■ Direction ■
Format the lines from the line with "Do tree <box>0,0,36,110</box>" to the line with "8.82 metres", both included, as a two-column CSV with the headers text and answer: one row per entry, each field in double quotes, with line breaks replaced by spaces.
*****
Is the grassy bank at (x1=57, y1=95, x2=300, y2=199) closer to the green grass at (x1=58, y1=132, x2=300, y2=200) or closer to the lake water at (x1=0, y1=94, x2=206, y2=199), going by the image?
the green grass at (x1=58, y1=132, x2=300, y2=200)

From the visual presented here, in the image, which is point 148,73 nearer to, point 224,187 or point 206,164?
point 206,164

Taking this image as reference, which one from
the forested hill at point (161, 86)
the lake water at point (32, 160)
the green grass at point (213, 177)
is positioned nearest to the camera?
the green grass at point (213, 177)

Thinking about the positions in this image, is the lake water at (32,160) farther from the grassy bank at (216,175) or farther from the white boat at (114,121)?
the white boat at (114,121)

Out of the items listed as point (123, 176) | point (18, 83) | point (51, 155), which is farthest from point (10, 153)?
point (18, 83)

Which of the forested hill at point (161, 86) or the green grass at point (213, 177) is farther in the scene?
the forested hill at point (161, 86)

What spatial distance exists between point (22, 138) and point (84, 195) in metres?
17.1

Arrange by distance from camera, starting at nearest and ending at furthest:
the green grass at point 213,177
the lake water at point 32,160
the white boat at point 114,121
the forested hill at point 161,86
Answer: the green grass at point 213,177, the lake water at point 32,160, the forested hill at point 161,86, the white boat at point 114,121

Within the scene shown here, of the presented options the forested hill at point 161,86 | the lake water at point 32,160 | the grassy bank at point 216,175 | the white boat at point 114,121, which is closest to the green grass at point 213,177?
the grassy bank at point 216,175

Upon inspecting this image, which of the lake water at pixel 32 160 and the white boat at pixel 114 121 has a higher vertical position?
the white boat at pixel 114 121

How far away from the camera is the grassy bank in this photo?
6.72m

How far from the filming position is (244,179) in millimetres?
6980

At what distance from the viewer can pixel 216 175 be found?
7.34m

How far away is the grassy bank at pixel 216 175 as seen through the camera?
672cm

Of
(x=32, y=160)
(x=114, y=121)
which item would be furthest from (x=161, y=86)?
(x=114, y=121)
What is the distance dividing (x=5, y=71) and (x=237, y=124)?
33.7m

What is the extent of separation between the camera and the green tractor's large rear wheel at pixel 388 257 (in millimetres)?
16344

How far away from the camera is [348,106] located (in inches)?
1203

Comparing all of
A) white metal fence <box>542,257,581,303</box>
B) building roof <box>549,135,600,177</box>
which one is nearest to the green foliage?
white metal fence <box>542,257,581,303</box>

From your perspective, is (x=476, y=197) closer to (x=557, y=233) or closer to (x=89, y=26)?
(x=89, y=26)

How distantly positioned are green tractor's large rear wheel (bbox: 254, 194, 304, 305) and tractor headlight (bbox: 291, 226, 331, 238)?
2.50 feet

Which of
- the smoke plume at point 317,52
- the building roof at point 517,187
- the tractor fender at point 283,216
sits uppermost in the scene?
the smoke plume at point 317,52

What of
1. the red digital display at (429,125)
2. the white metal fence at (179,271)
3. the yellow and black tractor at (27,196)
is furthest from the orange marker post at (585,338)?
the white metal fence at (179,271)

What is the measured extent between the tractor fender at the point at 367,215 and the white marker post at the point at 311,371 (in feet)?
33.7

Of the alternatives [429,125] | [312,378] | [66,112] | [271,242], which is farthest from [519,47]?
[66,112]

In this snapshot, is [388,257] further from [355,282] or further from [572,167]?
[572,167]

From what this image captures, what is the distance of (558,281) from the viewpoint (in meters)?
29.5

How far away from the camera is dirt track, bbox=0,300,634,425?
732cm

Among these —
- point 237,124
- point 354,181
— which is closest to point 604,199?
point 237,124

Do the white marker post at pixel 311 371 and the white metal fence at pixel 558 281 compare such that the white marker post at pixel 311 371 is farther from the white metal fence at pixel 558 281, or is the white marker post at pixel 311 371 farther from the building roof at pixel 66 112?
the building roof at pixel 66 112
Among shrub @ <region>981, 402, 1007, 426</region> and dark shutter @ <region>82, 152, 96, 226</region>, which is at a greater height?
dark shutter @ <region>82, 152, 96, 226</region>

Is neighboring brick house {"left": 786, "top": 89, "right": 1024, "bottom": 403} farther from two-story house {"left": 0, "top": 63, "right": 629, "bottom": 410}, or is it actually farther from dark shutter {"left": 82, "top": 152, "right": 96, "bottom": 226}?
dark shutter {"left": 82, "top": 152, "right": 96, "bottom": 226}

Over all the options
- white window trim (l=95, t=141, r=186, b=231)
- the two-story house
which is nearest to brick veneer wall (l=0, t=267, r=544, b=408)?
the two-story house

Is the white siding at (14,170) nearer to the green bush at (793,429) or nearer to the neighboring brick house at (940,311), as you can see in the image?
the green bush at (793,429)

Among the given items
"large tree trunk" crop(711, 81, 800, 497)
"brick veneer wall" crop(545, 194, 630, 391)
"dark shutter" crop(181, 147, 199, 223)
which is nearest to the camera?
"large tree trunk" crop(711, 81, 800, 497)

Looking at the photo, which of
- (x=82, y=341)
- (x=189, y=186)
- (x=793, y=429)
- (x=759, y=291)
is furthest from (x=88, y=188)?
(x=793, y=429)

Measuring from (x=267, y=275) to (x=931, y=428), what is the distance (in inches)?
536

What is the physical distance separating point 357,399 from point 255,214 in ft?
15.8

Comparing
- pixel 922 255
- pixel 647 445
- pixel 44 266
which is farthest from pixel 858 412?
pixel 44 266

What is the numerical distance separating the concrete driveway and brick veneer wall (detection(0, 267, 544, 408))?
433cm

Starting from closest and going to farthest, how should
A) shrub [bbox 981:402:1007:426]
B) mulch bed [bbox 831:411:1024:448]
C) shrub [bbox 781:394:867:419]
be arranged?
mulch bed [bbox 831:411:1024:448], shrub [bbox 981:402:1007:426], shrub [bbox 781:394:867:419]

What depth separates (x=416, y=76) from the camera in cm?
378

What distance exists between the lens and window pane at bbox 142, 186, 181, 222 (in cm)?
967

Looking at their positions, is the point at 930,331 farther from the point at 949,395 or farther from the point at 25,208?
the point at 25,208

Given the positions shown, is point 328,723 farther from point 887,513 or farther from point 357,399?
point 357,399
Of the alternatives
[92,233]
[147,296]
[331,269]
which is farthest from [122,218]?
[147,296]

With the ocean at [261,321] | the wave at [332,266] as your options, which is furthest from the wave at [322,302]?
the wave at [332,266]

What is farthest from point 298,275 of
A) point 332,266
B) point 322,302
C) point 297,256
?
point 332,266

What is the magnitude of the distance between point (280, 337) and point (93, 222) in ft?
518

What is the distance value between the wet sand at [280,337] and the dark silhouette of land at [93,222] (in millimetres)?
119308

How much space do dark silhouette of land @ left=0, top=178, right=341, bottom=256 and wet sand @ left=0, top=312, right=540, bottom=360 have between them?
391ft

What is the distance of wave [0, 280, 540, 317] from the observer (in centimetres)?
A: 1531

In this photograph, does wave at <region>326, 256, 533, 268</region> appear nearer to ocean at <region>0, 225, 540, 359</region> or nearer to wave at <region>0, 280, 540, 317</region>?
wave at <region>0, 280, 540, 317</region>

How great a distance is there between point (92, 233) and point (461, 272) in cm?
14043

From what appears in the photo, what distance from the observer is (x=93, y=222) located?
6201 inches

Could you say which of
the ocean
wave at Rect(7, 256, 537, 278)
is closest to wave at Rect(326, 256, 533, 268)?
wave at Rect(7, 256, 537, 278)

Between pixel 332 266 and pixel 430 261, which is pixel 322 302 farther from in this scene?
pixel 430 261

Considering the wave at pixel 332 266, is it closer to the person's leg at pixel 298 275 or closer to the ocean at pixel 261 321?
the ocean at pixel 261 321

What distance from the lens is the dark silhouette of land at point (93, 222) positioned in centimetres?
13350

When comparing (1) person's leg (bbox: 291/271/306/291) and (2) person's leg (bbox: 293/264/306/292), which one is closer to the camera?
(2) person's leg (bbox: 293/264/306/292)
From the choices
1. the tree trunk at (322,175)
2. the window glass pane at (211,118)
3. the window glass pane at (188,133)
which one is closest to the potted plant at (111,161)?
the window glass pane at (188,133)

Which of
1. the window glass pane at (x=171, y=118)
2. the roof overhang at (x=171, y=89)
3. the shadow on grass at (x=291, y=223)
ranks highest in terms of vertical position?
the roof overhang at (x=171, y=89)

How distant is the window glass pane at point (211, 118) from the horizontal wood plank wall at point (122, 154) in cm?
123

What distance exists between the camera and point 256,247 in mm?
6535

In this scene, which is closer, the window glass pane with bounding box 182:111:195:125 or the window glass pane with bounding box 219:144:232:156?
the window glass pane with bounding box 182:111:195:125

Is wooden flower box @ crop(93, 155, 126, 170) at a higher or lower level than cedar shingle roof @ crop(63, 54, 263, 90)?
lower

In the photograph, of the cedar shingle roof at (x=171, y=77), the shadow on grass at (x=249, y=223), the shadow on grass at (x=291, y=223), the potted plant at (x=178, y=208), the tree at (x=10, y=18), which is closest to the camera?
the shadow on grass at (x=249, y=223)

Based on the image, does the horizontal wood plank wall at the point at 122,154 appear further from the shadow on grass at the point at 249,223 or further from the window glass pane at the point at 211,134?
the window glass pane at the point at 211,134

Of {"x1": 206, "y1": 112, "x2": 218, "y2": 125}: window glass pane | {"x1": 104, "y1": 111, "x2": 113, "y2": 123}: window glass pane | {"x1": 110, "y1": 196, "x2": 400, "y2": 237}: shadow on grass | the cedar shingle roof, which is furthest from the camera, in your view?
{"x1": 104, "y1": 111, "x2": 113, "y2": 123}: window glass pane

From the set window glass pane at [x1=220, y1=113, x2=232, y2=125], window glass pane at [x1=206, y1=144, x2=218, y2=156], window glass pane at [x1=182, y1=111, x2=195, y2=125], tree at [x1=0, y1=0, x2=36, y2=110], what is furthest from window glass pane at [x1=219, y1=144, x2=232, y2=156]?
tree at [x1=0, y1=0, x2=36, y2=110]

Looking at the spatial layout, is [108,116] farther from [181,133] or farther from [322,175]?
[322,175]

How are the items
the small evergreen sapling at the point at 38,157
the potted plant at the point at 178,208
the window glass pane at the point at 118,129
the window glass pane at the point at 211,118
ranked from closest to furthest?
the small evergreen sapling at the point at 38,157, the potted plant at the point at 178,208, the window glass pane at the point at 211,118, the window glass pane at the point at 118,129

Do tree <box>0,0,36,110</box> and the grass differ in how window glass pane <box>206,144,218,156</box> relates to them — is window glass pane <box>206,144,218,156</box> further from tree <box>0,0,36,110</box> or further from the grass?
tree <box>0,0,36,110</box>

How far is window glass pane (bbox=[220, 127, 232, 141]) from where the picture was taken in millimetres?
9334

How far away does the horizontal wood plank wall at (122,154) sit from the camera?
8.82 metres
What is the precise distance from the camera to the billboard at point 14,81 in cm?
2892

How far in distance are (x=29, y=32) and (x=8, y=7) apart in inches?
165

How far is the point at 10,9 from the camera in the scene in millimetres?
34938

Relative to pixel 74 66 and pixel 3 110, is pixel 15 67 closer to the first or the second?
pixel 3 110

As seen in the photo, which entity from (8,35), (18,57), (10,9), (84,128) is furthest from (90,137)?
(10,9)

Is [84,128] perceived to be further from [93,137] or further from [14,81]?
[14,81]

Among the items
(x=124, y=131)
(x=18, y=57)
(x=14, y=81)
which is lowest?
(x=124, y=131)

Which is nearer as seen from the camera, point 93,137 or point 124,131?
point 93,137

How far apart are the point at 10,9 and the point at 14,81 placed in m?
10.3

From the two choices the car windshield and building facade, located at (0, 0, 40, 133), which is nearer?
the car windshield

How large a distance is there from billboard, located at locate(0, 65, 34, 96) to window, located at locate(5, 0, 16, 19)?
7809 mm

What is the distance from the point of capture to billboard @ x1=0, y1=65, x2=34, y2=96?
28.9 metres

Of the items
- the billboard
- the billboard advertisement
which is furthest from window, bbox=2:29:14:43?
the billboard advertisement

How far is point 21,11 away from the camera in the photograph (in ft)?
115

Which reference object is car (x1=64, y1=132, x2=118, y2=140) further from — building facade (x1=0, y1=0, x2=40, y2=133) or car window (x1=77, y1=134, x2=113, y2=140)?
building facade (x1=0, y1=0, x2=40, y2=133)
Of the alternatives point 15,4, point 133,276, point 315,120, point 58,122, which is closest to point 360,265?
*****
■ Problem solution ■
text,answer
"Do tree <box>0,0,36,110</box> and the grass differ in how window glass pane <box>206,144,218,156</box> relates to them — is window glass pane <box>206,144,218,156</box> further from tree <box>0,0,36,110</box> or further from the grass?","tree <box>0,0,36,110</box>"
"How far is window glass pane (bbox=[220, 127, 232, 141]) from where the picture was taken in millimetres?","9334"
"How far away does the horizontal wood plank wall at (122,154) sit from the camera?","8.82 metres"